Sameer Modha, 23, who graduated in physics, philosophy and sociology from St John's College, Cambridge, was one of the first recruits when the programme began three years ago. He spent his first fellowship year as a researcher at the Henley Centre, his second at brand communications company J Walter Thompson, and is now at the London-based design consultancy Coley Porter Bell.

He won a fellowship on the strength of interviews after submitting an application form which consisted of mini-essays on the topics of "brands are dead" and Microsoft. "WPP sent out a mailshot, a glamorous-looking postcard, and I remember thinking it was just the job for me," he says. "I was a bit of a marketing obsessive, and I had already set up a student advertising society. At the time, I was quite scared of the big companies, and WPP was the only job I applied for. At the time it was purely that it fitted the scope of my interests."

But he was focused enough, he says, to make the most of the three-year programme; his ultimate goal is communications planning.

"I think if you approach it with the attitude `I'm not entirely sure what I want to do, so I'll use it as a sweet shop pick 'n' mix counter', then it's a waste of the scheme. You need a story that can stitch three years together. You need to pick up something useful from one company to take to another."

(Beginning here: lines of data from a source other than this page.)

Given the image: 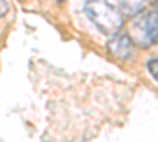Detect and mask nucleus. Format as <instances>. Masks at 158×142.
Segmentation results:
<instances>
[{
	"instance_id": "5",
	"label": "nucleus",
	"mask_w": 158,
	"mask_h": 142,
	"mask_svg": "<svg viewBox=\"0 0 158 142\" xmlns=\"http://www.w3.org/2000/svg\"><path fill=\"white\" fill-rule=\"evenodd\" d=\"M147 70L150 71V74L155 77V79L158 81V59H155V60H150L149 63H147Z\"/></svg>"
},
{
	"instance_id": "2",
	"label": "nucleus",
	"mask_w": 158,
	"mask_h": 142,
	"mask_svg": "<svg viewBox=\"0 0 158 142\" xmlns=\"http://www.w3.org/2000/svg\"><path fill=\"white\" fill-rule=\"evenodd\" d=\"M130 38L141 47H147L155 43L158 36V11H142L133 19L130 27Z\"/></svg>"
},
{
	"instance_id": "1",
	"label": "nucleus",
	"mask_w": 158,
	"mask_h": 142,
	"mask_svg": "<svg viewBox=\"0 0 158 142\" xmlns=\"http://www.w3.org/2000/svg\"><path fill=\"white\" fill-rule=\"evenodd\" d=\"M89 18L104 33H117L123 24V14L118 6L106 2H90L85 5Z\"/></svg>"
},
{
	"instance_id": "4",
	"label": "nucleus",
	"mask_w": 158,
	"mask_h": 142,
	"mask_svg": "<svg viewBox=\"0 0 158 142\" xmlns=\"http://www.w3.org/2000/svg\"><path fill=\"white\" fill-rule=\"evenodd\" d=\"M120 11H122V14H128V16H138L139 13H142V10L146 8V5L144 3H133L131 5L130 2H125V3H120Z\"/></svg>"
},
{
	"instance_id": "3",
	"label": "nucleus",
	"mask_w": 158,
	"mask_h": 142,
	"mask_svg": "<svg viewBox=\"0 0 158 142\" xmlns=\"http://www.w3.org/2000/svg\"><path fill=\"white\" fill-rule=\"evenodd\" d=\"M131 47H133V41L125 33L117 32L108 41V49L111 51L112 55H115L118 59H128L131 55Z\"/></svg>"
}]
</instances>
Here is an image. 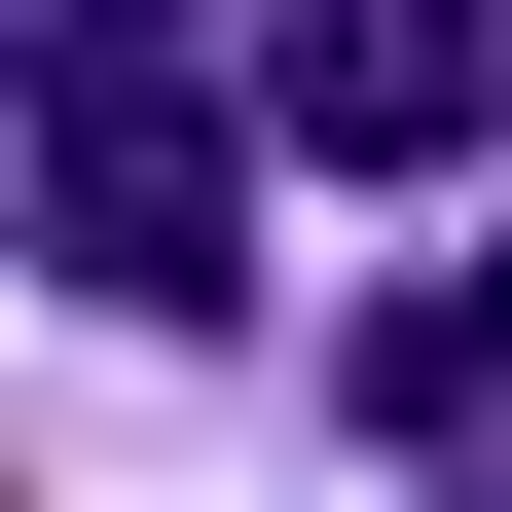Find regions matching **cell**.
I'll use <instances>...</instances> for the list:
<instances>
[{
	"instance_id": "1",
	"label": "cell",
	"mask_w": 512,
	"mask_h": 512,
	"mask_svg": "<svg viewBox=\"0 0 512 512\" xmlns=\"http://www.w3.org/2000/svg\"><path fill=\"white\" fill-rule=\"evenodd\" d=\"M37 220H74L110 330H220V293H256V147L147 74V37H37Z\"/></svg>"
},
{
	"instance_id": "2",
	"label": "cell",
	"mask_w": 512,
	"mask_h": 512,
	"mask_svg": "<svg viewBox=\"0 0 512 512\" xmlns=\"http://www.w3.org/2000/svg\"><path fill=\"white\" fill-rule=\"evenodd\" d=\"M256 147H330V183H476V147H512V0H256Z\"/></svg>"
},
{
	"instance_id": "3",
	"label": "cell",
	"mask_w": 512,
	"mask_h": 512,
	"mask_svg": "<svg viewBox=\"0 0 512 512\" xmlns=\"http://www.w3.org/2000/svg\"><path fill=\"white\" fill-rule=\"evenodd\" d=\"M366 439H512V293H403L366 330Z\"/></svg>"
}]
</instances>
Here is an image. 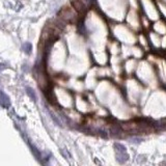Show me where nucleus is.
I'll use <instances>...</instances> for the list:
<instances>
[{
	"label": "nucleus",
	"instance_id": "nucleus-1",
	"mask_svg": "<svg viewBox=\"0 0 166 166\" xmlns=\"http://www.w3.org/2000/svg\"><path fill=\"white\" fill-rule=\"evenodd\" d=\"M59 17L61 18V19H64L65 21L72 22V21L74 20V18H75V16H74L73 13L71 12V9H68V7H64V9L60 10Z\"/></svg>",
	"mask_w": 166,
	"mask_h": 166
},
{
	"label": "nucleus",
	"instance_id": "nucleus-2",
	"mask_svg": "<svg viewBox=\"0 0 166 166\" xmlns=\"http://www.w3.org/2000/svg\"><path fill=\"white\" fill-rule=\"evenodd\" d=\"M116 157L120 163H125L129 160V155L127 154V152L125 153H116Z\"/></svg>",
	"mask_w": 166,
	"mask_h": 166
},
{
	"label": "nucleus",
	"instance_id": "nucleus-3",
	"mask_svg": "<svg viewBox=\"0 0 166 166\" xmlns=\"http://www.w3.org/2000/svg\"><path fill=\"white\" fill-rule=\"evenodd\" d=\"M72 3L74 5V7H75L76 9L78 10V12L82 13L84 10V5L82 3V1L81 0H72Z\"/></svg>",
	"mask_w": 166,
	"mask_h": 166
},
{
	"label": "nucleus",
	"instance_id": "nucleus-4",
	"mask_svg": "<svg viewBox=\"0 0 166 166\" xmlns=\"http://www.w3.org/2000/svg\"><path fill=\"white\" fill-rule=\"evenodd\" d=\"M114 147H115V151H116V153H125L126 152V146H123V144H120V143H115Z\"/></svg>",
	"mask_w": 166,
	"mask_h": 166
},
{
	"label": "nucleus",
	"instance_id": "nucleus-5",
	"mask_svg": "<svg viewBox=\"0 0 166 166\" xmlns=\"http://www.w3.org/2000/svg\"><path fill=\"white\" fill-rule=\"evenodd\" d=\"M26 90H27L28 96H29L31 99H32V100H36V96H35V94H34V93H33L32 89H31L30 87H28L27 89H26Z\"/></svg>",
	"mask_w": 166,
	"mask_h": 166
},
{
	"label": "nucleus",
	"instance_id": "nucleus-6",
	"mask_svg": "<svg viewBox=\"0 0 166 166\" xmlns=\"http://www.w3.org/2000/svg\"><path fill=\"white\" fill-rule=\"evenodd\" d=\"M24 51L27 52V53H30V51H31V45H30L29 43H27V44L24 45Z\"/></svg>",
	"mask_w": 166,
	"mask_h": 166
},
{
	"label": "nucleus",
	"instance_id": "nucleus-7",
	"mask_svg": "<svg viewBox=\"0 0 166 166\" xmlns=\"http://www.w3.org/2000/svg\"><path fill=\"white\" fill-rule=\"evenodd\" d=\"M142 141V139L141 138H131V142L132 143H139V142H141Z\"/></svg>",
	"mask_w": 166,
	"mask_h": 166
}]
</instances>
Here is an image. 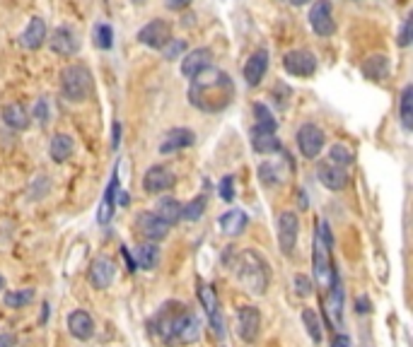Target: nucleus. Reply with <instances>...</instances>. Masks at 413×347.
<instances>
[{
  "mask_svg": "<svg viewBox=\"0 0 413 347\" xmlns=\"http://www.w3.org/2000/svg\"><path fill=\"white\" fill-rule=\"evenodd\" d=\"M87 280L94 289H109L116 280V263L109 256H97L87 268Z\"/></svg>",
  "mask_w": 413,
  "mask_h": 347,
  "instance_id": "14",
  "label": "nucleus"
},
{
  "mask_svg": "<svg viewBox=\"0 0 413 347\" xmlns=\"http://www.w3.org/2000/svg\"><path fill=\"white\" fill-rule=\"evenodd\" d=\"M0 347H17L15 333H0Z\"/></svg>",
  "mask_w": 413,
  "mask_h": 347,
  "instance_id": "46",
  "label": "nucleus"
},
{
  "mask_svg": "<svg viewBox=\"0 0 413 347\" xmlns=\"http://www.w3.org/2000/svg\"><path fill=\"white\" fill-rule=\"evenodd\" d=\"M278 131H271V128H261L254 126L249 133V140H251V150L256 155H275V152H281V137L275 135Z\"/></svg>",
  "mask_w": 413,
  "mask_h": 347,
  "instance_id": "19",
  "label": "nucleus"
},
{
  "mask_svg": "<svg viewBox=\"0 0 413 347\" xmlns=\"http://www.w3.org/2000/svg\"><path fill=\"white\" fill-rule=\"evenodd\" d=\"M155 215L167 222L169 227H174L182 220V203L174 201V198H160L158 208H155Z\"/></svg>",
  "mask_w": 413,
  "mask_h": 347,
  "instance_id": "32",
  "label": "nucleus"
},
{
  "mask_svg": "<svg viewBox=\"0 0 413 347\" xmlns=\"http://www.w3.org/2000/svg\"><path fill=\"white\" fill-rule=\"evenodd\" d=\"M160 263V249L155 241H143L136 251V268L138 270H155Z\"/></svg>",
  "mask_w": 413,
  "mask_h": 347,
  "instance_id": "30",
  "label": "nucleus"
},
{
  "mask_svg": "<svg viewBox=\"0 0 413 347\" xmlns=\"http://www.w3.org/2000/svg\"><path fill=\"white\" fill-rule=\"evenodd\" d=\"M324 311H326V316H329L331 323H336V326H343V284H341L339 268L334 270L329 287H326Z\"/></svg>",
  "mask_w": 413,
  "mask_h": 347,
  "instance_id": "12",
  "label": "nucleus"
},
{
  "mask_svg": "<svg viewBox=\"0 0 413 347\" xmlns=\"http://www.w3.org/2000/svg\"><path fill=\"white\" fill-rule=\"evenodd\" d=\"M256 174H259V179H261L264 186H281V183L286 181V177L281 174V166L273 164V161H264V164H259Z\"/></svg>",
  "mask_w": 413,
  "mask_h": 347,
  "instance_id": "34",
  "label": "nucleus"
},
{
  "mask_svg": "<svg viewBox=\"0 0 413 347\" xmlns=\"http://www.w3.org/2000/svg\"><path fill=\"white\" fill-rule=\"evenodd\" d=\"M230 265L232 270H235L237 280H240L251 294H266L271 282V270L264 256L256 254L254 249H242L235 254V260H232Z\"/></svg>",
  "mask_w": 413,
  "mask_h": 347,
  "instance_id": "3",
  "label": "nucleus"
},
{
  "mask_svg": "<svg viewBox=\"0 0 413 347\" xmlns=\"http://www.w3.org/2000/svg\"><path fill=\"white\" fill-rule=\"evenodd\" d=\"M218 227H220V232L225 236H240L244 234V230L249 227V215H246L244 210H240V208H232L225 215H220Z\"/></svg>",
  "mask_w": 413,
  "mask_h": 347,
  "instance_id": "24",
  "label": "nucleus"
},
{
  "mask_svg": "<svg viewBox=\"0 0 413 347\" xmlns=\"http://www.w3.org/2000/svg\"><path fill=\"white\" fill-rule=\"evenodd\" d=\"M121 256H123V260H126V265H128V270H131V273H136V258H133L131 256V251L126 249V246H121Z\"/></svg>",
  "mask_w": 413,
  "mask_h": 347,
  "instance_id": "49",
  "label": "nucleus"
},
{
  "mask_svg": "<svg viewBox=\"0 0 413 347\" xmlns=\"http://www.w3.org/2000/svg\"><path fill=\"white\" fill-rule=\"evenodd\" d=\"M49 155H51V159H54L56 164H63V161H68L70 157L75 155L73 135H68V133H56V135L51 137Z\"/></svg>",
  "mask_w": 413,
  "mask_h": 347,
  "instance_id": "27",
  "label": "nucleus"
},
{
  "mask_svg": "<svg viewBox=\"0 0 413 347\" xmlns=\"http://www.w3.org/2000/svg\"><path fill=\"white\" fill-rule=\"evenodd\" d=\"M160 51H162L165 60H179L189 51V44H187V39H174L172 36V39H169Z\"/></svg>",
  "mask_w": 413,
  "mask_h": 347,
  "instance_id": "38",
  "label": "nucleus"
},
{
  "mask_svg": "<svg viewBox=\"0 0 413 347\" xmlns=\"http://www.w3.org/2000/svg\"><path fill=\"white\" fill-rule=\"evenodd\" d=\"M302 323H305V331H307V335L312 337V342L319 345L324 333H321V321H319V316H317L315 309H302Z\"/></svg>",
  "mask_w": 413,
  "mask_h": 347,
  "instance_id": "35",
  "label": "nucleus"
},
{
  "mask_svg": "<svg viewBox=\"0 0 413 347\" xmlns=\"http://www.w3.org/2000/svg\"><path fill=\"white\" fill-rule=\"evenodd\" d=\"M310 0H290V5H295V8H300V5H307Z\"/></svg>",
  "mask_w": 413,
  "mask_h": 347,
  "instance_id": "53",
  "label": "nucleus"
},
{
  "mask_svg": "<svg viewBox=\"0 0 413 347\" xmlns=\"http://www.w3.org/2000/svg\"><path fill=\"white\" fill-rule=\"evenodd\" d=\"M251 111H254V126H261V128H271V131H278V121H275V116L271 113V109L266 107V104L256 102L254 107H251Z\"/></svg>",
  "mask_w": 413,
  "mask_h": 347,
  "instance_id": "37",
  "label": "nucleus"
},
{
  "mask_svg": "<svg viewBox=\"0 0 413 347\" xmlns=\"http://www.w3.org/2000/svg\"><path fill=\"white\" fill-rule=\"evenodd\" d=\"M193 0H165V5L169 8V10H174V12H182V10H187L189 5H191Z\"/></svg>",
  "mask_w": 413,
  "mask_h": 347,
  "instance_id": "45",
  "label": "nucleus"
},
{
  "mask_svg": "<svg viewBox=\"0 0 413 347\" xmlns=\"http://www.w3.org/2000/svg\"><path fill=\"white\" fill-rule=\"evenodd\" d=\"M275 234H278V246L286 256H290L297 246V236H300V220H297L295 212L283 210L278 215V225H275Z\"/></svg>",
  "mask_w": 413,
  "mask_h": 347,
  "instance_id": "11",
  "label": "nucleus"
},
{
  "mask_svg": "<svg viewBox=\"0 0 413 347\" xmlns=\"http://www.w3.org/2000/svg\"><path fill=\"white\" fill-rule=\"evenodd\" d=\"M331 347H350V337L346 333H336L334 340H331Z\"/></svg>",
  "mask_w": 413,
  "mask_h": 347,
  "instance_id": "48",
  "label": "nucleus"
},
{
  "mask_svg": "<svg viewBox=\"0 0 413 347\" xmlns=\"http://www.w3.org/2000/svg\"><path fill=\"white\" fill-rule=\"evenodd\" d=\"M46 36H49V32H46V22L41 20V17H32V20L27 22L25 30H22L20 44L25 46L27 51H36L46 44Z\"/></svg>",
  "mask_w": 413,
  "mask_h": 347,
  "instance_id": "23",
  "label": "nucleus"
},
{
  "mask_svg": "<svg viewBox=\"0 0 413 347\" xmlns=\"http://www.w3.org/2000/svg\"><path fill=\"white\" fill-rule=\"evenodd\" d=\"M261 333V313L256 306H240L237 311V335L244 342H256Z\"/></svg>",
  "mask_w": 413,
  "mask_h": 347,
  "instance_id": "17",
  "label": "nucleus"
},
{
  "mask_svg": "<svg viewBox=\"0 0 413 347\" xmlns=\"http://www.w3.org/2000/svg\"><path fill=\"white\" fill-rule=\"evenodd\" d=\"M266 73H268V51L256 49L244 63V73H242L244 75V82L249 87H259V82L266 78Z\"/></svg>",
  "mask_w": 413,
  "mask_h": 347,
  "instance_id": "20",
  "label": "nucleus"
},
{
  "mask_svg": "<svg viewBox=\"0 0 413 347\" xmlns=\"http://www.w3.org/2000/svg\"><path fill=\"white\" fill-rule=\"evenodd\" d=\"M360 73L368 80H372V82H379V80H384L389 75V58L384 54L368 56L363 60V65H360Z\"/></svg>",
  "mask_w": 413,
  "mask_h": 347,
  "instance_id": "29",
  "label": "nucleus"
},
{
  "mask_svg": "<svg viewBox=\"0 0 413 347\" xmlns=\"http://www.w3.org/2000/svg\"><path fill=\"white\" fill-rule=\"evenodd\" d=\"M196 297L201 302V309L206 311L208 321H211V328L218 337H225V328H222V316H220V302H218L215 289L211 287L203 280H196Z\"/></svg>",
  "mask_w": 413,
  "mask_h": 347,
  "instance_id": "6",
  "label": "nucleus"
},
{
  "mask_svg": "<svg viewBox=\"0 0 413 347\" xmlns=\"http://www.w3.org/2000/svg\"><path fill=\"white\" fill-rule=\"evenodd\" d=\"M32 116H34L39 123H49V102H46V97L36 99L34 111H32Z\"/></svg>",
  "mask_w": 413,
  "mask_h": 347,
  "instance_id": "44",
  "label": "nucleus"
},
{
  "mask_svg": "<svg viewBox=\"0 0 413 347\" xmlns=\"http://www.w3.org/2000/svg\"><path fill=\"white\" fill-rule=\"evenodd\" d=\"M49 46H51V51H54L56 56H61V58H70V56L78 54L80 41H78V36H75V32L70 30V27L61 25V27H56V30L51 32Z\"/></svg>",
  "mask_w": 413,
  "mask_h": 347,
  "instance_id": "18",
  "label": "nucleus"
},
{
  "mask_svg": "<svg viewBox=\"0 0 413 347\" xmlns=\"http://www.w3.org/2000/svg\"><path fill=\"white\" fill-rule=\"evenodd\" d=\"M310 27L317 36H331L336 32L334 10L329 0H315L310 8Z\"/></svg>",
  "mask_w": 413,
  "mask_h": 347,
  "instance_id": "13",
  "label": "nucleus"
},
{
  "mask_svg": "<svg viewBox=\"0 0 413 347\" xmlns=\"http://www.w3.org/2000/svg\"><path fill=\"white\" fill-rule=\"evenodd\" d=\"M317 179L324 183L329 191H346L350 183V174L346 171V166H339L334 161H319L317 164Z\"/></svg>",
  "mask_w": 413,
  "mask_h": 347,
  "instance_id": "15",
  "label": "nucleus"
},
{
  "mask_svg": "<svg viewBox=\"0 0 413 347\" xmlns=\"http://www.w3.org/2000/svg\"><path fill=\"white\" fill-rule=\"evenodd\" d=\"M114 201H116V205H128L131 198H128V193L123 191V188H116V198H114Z\"/></svg>",
  "mask_w": 413,
  "mask_h": 347,
  "instance_id": "51",
  "label": "nucleus"
},
{
  "mask_svg": "<svg viewBox=\"0 0 413 347\" xmlns=\"http://www.w3.org/2000/svg\"><path fill=\"white\" fill-rule=\"evenodd\" d=\"M6 287V278H3V275H0V289Z\"/></svg>",
  "mask_w": 413,
  "mask_h": 347,
  "instance_id": "55",
  "label": "nucleus"
},
{
  "mask_svg": "<svg viewBox=\"0 0 413 347\" xmlns=\"http://www.w3.org/2000/svg\"><path fill=\"white\" fill-rule=\"evenodd\" d=\"M94 44H97V49L102 51H109L114 46V30L112 25H97L94 27Z\"/></svg>",
  "mask_w": 413,
  "mask_h": 347,
  "instance_id": "40",
  "label": "nucleus"
},
{
  "mask_svg": "<svg viewBox=\"0 0 413 347\" xmlns=\"http://www.w3.org/2000/svg\"><path fill=\"white\" fill-rule=\"evenodd\" d=\"M355 309H358V313H370V299L368 297H358L355 299Z\"/></svg>",
  "mask_w": 413,
  "mask_h": 347,
  "instance_id": "50",
  "label": "nucleus"
},
{
  "mask_svg": "<svg viewBox=\"0 0 413 347\" xmlns=\"http://www.w3.org/2000/svg\"><path fill=\"white\" fill-rule=\"evenodd\" d=\"M3 123H6L8 128H12V131H27L32 123V113L27 111L22 104L12 102L3 109Z\"/></svg>",
  "mask_w": 413,
  "mask_h": 347,
  "instance_id": "28",
  "label": "nucleus"
},
{
  "mask_svg": "<svg viewBox=\"0 0 413 347\" xmlns=\"http://www.w3.org/2000/svg\"><path fill=\"white\" fill-rule=\"evenodd\" d=\"M334 263H331V246L321 239L319 227H315V239H312V273H315L317 287L326 289L334 275Z\"/></svg>",
  "mask_w": 413,
  "mask_h": 347,
  "instance_id": "5",
  "label": "nucleus"
},
{
  "mask_svg": "<svg viewBox=\"0 0 413 347\" xmlns=\"http://www.w3.org/2000/svg\"><path fill=\"white\" fill-rule=\"evenodd\" d=\"M363 347H374L372 340H370V333H368V331L363 333Z\"/></svg>",
  "mask_w": 413,
  "mask_h": 347,
  "instance_id": "52",
  "label": "nucleus"
},
{
  "mask_svg": "<svg viewBox=\"0 0 413 347\" xmlns=\"http://www.w3.org/2000/svg\"><path fill=\"white\" fill-rule=\"evenodd\" d=\"M118 142H121V123L114 121L112 123V147L114 150H118Z\"/></svg>",
  "mask_w": 413,
  "mask_h": 347,
  "instance_id": "47",
  "label": "nucleus"
},
{
  "mask_svg": "<svg viewBox=\"0 0 413 347\" xmlns=\"http://www.w3.org/2000/svg\"><path fill=\"white\" fill-rule=\"evenodd\" d=\"M68 331L70 335L75 337V340H89V337L94 335V318L89 316L87 311H83V309H78V311H70L68 316Z\"/></svg>",
  "mask_w": 413,
  "mask_h": 347,
  "instance_id": "25",
  "label": "nucleus"
},
{
  "mask_svg": "<svg viewBox=\"0 0 413 347\" xmlns=\"http://www.w3.org/2000/svg\"><path fill=\"white\" fill-rule=\"evenodd\" d=\"M136 230L148 241H155V244H158V241L167 239L172 227H169L165 220H160V217L155 215V210H150V212H140V215L136 217Z\"/></svg>",
  "mask_w": 413,
  "mask_h": 347,
  "instance_id": "16",
  "label": "nucleus"
},
{
  "mask_svg": "<svg viewBox=\"0 0 413 347\" xmlns=\"http://www.w3.org/2000/svg\"><path fill=\"white\" fill-rule=\"evenodd\" d=\"M177 186V177L174 171L165 164H153L143 177V191L150 196H160V193H167Z\"/></svg>",
  "mask_w": 413,
  "mask_h": 347,
  "instance_id": "10",
  "label": "nucleus"
},
{
  "mask_svg": "<svg viewBox=\"0 0 413 347\" xmlns=\"http://www.w3.org/2000/svg\"><path fill=\"white\" fill-rule=\"evenodd\" d=\"M293 284H295V292L300 294V297H310L312 289H315L312 280L307 278V275H302V273H297L295 278H293Z\"/></svg>",
  "mask_w": 413,
  "mask_h": 347,
  "instance_id": "42",
  "label": "nucleus"
},
{
  "mask_svg": "<svg viewBox=\"0 0 413 347\" xmlns=\"http://www.w3.org/2000/svg\"><path fill=\"white\" fill-rule=\"evenodd\" d=\"M329 161H334V164H339V166H350L355 161V157L348 147L336 142V145H331V150H329Z\"/></svg>",
  "mask_w": 413,
  "mask_h": 347,
  "instance_id": "39",
  "label": "nucleus"
},
{
  "mask_svg": "<svg viewBox=\"0 0 413 347\" xmlns=\"http://www.w3.org/2000/svg\"><path fill=\"white\" fill-rule=\"evenodd\" d=\"M297 147H300L302 157L305 159H317L324 150V142H326V135L317 123H302L297 128Z\"/></svg>",
  "mask_w": 413,
  "mask_h": 347,
  "instance_id": "7",
  "label": "nucleus"
},
{
  "mask_svg": "<svg viewBox=\"0 0 413 347\" xmlns=\"http://www.w3.org/2000/svg\"><path fill=\"white\" fill-rule=\"evenodd\" d=\"M92 73H89L87 65L83 63H73L65 65L61 70V94H63L65 102L70 104H83L92 97Z\"/></svg>",
  "mask_w": 413,
  "mask_h": 347,
  "instance_id": "4",
  "label": "nucleus"
},
{
  "mask_svg": "<svg viewBox=\"0 0 413 347\" xmlns=\"http://www.w3.org/2000/svg\"><path fill=\"white\" fill-rule=\"evenodd\" d=\"M283 68L293 78H312L317 73V56L307 49H293L283 56Z\"/></svg>",
  "mask_w": 413,
  "mask_h": 347,
  "instance_id": "8",
  "label": "nucleus"
},
{
  "mask_svg": "<svg viewBox=\"0 0 413 347\" xmlns=\"http://www.w3.org/2000/svg\"><path fill=\"white\" fill-rule=\"evenodd\" d=\"M218 196L222 198L225 203H230L232 198H235V179L227 174V177L220 179V183H218Z\"/></svg>",
  "mask_w": 413,
  "mask_h": 347,
  "instance_id": "41",
  "label": "nucleus"
},
{
  "mask_svg": "<svg viewBox=\"0 0 413 347\" xmlns=\"http://www.w3.org/2000/svg\"><path fill=\"white\" fill-rule=\"evenodd\" d=\"M32 299H34V289L22 287V289L8 292L6 297H3V302H6V306H10V309H22V306H27V304H32Z\"/></svg>",
  "mask_w": 413,
  "mask_h": 347,
  "instance_id": "36",
  "label": "nucleus"
},
{
  "mask_svg": "<svg viewBox=\"0 0 413 347\" xmlns=\"http://www.w3.org/2000/svg\"><path fill=\"white\" fill-rule=\"evenodd\" d=\"M411 41H413V17H406L401 32H399L396 44L401 46V49H406V46H411Z\"/></svg>",
  "mask_w": 413,
  "mask_h": 347,
  "instance_id": "43",
  "label": "nucleus"
},
{
  "mask_svg": "<svg viewBox=\"0 0 413 347\" xmlns=\"http://www.w3.org/2000/svg\"><path fill=\"white\" fill-rule=\"evenodd\" d=\"M118 166L114 169V174H112V179H109V186L104 188V198H102V203H99V215H97V222L99 225H109L112 222V217H114V208H116V188H118Z\"/></svg>",
  "mask_w": 413,
  "mask_h": 347,
  "instance_id": "26",
  "label": "nucleus"
},
{
  "mask_svg": "<svg viewBox=\"0 0 413 347\" xmlns=\"http://www.w3.org/2000/svg\"><path fill=\"white\" fill-rule=\"evenodd\" d=\"M196 142V133L191 128H172L167 131L165 140L160 142V155H172V152H179V150H187Z\"/></svg>",
  "mask_w": 413,
  "mask_h": 347,
  "instance_id": "22",
  "label": "nucleus"
},
{
  "mask_svg": "<svg viewBox=\"0 0 413 347\" xmlns=\"http://www.w3.org/2000/svg\"><path fill=\"white\" fill-rule=\"evenodd\" d=\"M399 121L406 133L413 131V85L401 89V102H399Z\"/></svg>",
  "mask_w": 413,
  "mask_h": 347,
  "instance_id": "31",
  "label": "nucleus"
},
{
  "mask_svg": "<svg viewBox=\"0 0 413 347\" xmlns=\"http://www.w3.org/2000/svg\"><path fill=\"white\" fill-rule=\"evenodd\" d=\"M133 5H145V3H148V0H131Z\"/></svg>",
  "mask_w": 413,
  "mask_h": 347,
  "instance_id": "54",
  "label": "nucleus"
},
{
  "mask_svg": "<svg viewBox=\"0 0 413 347\" xmlns=\"http://www.w3.org/2000/svg\"><path fill=\"white\" fill-rule=\"evenodd\" d=\"M155 331L167 345H191L201 337V318L182 302H167L155 316Z\"/></svg>",
  "mask_w": 413,
  "mask_h": 347,
  "instance_id": "2",
  "label": "nucleus"
},
{
  "mask_svg": "<svg viewBox=\"0 0 413 347\" xmlns=\"http://www.w3.org/2000/svg\"><path fill=\"white\" fill-rule=\"evenodd\" d=\"M169 39H172V25L167 20H162V17H155V20H150L148 25L138 30V41L148 46V49L160 51Z\"/></svg>",
  "mask_w": 413,
  "mask_h": 347,
  "instance_id": "9",
  "label": "nucleus"
},
{
  "mask_svg": "<svg viewBox=\"0 0 413 347\" xmlns=\"http://www.w3.org/2000/svg\"><path fill=\"white\" fill-rule=\"evenodd\" d=\"M211 63H213V51L206 49V46L187 51V54L182 56V75L187 80H191V78H196L203 68H208Z\"/></svg>",
  "mask_w": 413,
  "mask_h": 347,
  "instance_id": "21",
  "label": "nucleus"
},
{
  "mask_svg": "<svg viewBox=\"0 0 413 347\" xmlns=\"http://www.w3.org/2000/svg\"><path fill=\"white\" fill-rule=\"evenodd\" d=\"M208 208V196L206 193H198L193 201H189L187 205H182V220L184 222H196L203 217V212H206Z\"/></svg>",
  "mask_w": 413,
  "mask_h": 347,
  "instance_id": "33",
  "label": "nucleus"
},
{
  "mask_svg": "<svg viewBox=\"0 0 413 347\" xmlns=\"http://www.w3.org/2000/svg\"><path fill=\"white\" fill-rule=\"evenodd\" d=\"M235 99V82L220 68H203L189 85V104L201 113H220Z\"/></svg>",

Entering a company on a placement rather than as a long-term employee can generate misgivings. "You are always within the company but not of it. Sometimes people see you as a spy. We are always introduced as the `Supergrads', so immediately you are on the defensive."

He claims that far from being starry-eyed high-flyers, he and contemporaries have seen the communications industry in its warts-and-all state. "The thing we have in common is angst, really. We have quite an ambivalence to paid-for communications."

Meir Calderon, a 30-year-old MBA, applied because he wanted to avoid a structured traineeship. "I wanted something as close as possible to being a career entrepreneur while working for a company," he says. "I wanted to work in an environment where I could be unique.

"When you go into consulting, you are thrown in with a class of 20 people just like you; they all speak the same language and it creates an environment. These are companies that have a long history and they know where they want to slot you. I didn't want my future mapped out like that.

"When you first come out of an MBA course, you want to be able to apply your technical skills. I think my biggest surprise was that the skills weren't as relevant as day-to-day organisational management issues, and understanding how to manage projects."

Calderon, who did his MBA at Columbia University, New York, is determined to keep his options open. He has worked at the US-based PR company Hill and Knowlton, and is now in London at J Walter Thompson. Last week, he was in and out of Edinburgh pubs, conducting market research about young peoples' lifestyles. He enjoys the diversity. "My goal is to become a marketing generalist, because I think businesses demand that," he says. "I told WPP my goal was to become a microcosm of them; globally integrated."

The scheme is proving an attractive option to foreign students, says Feona McEwan, WPP communications director. She has sent out 700 application forms this year, many to students in Central Europe who came across programme information on the Internet.

"Students are very drawn by the variety of skills, and if they don't know before they start work what is going to be their particular bent, this gives them a taste of a range of things," she said.

Application details for the marketing fellowships are available from WPP London, 27 Farm Street, London W1X 6RD. Mark envelopes "Fellowship enquiries". Application forms must be in by 1 December (MBA) or 11 December (graduate).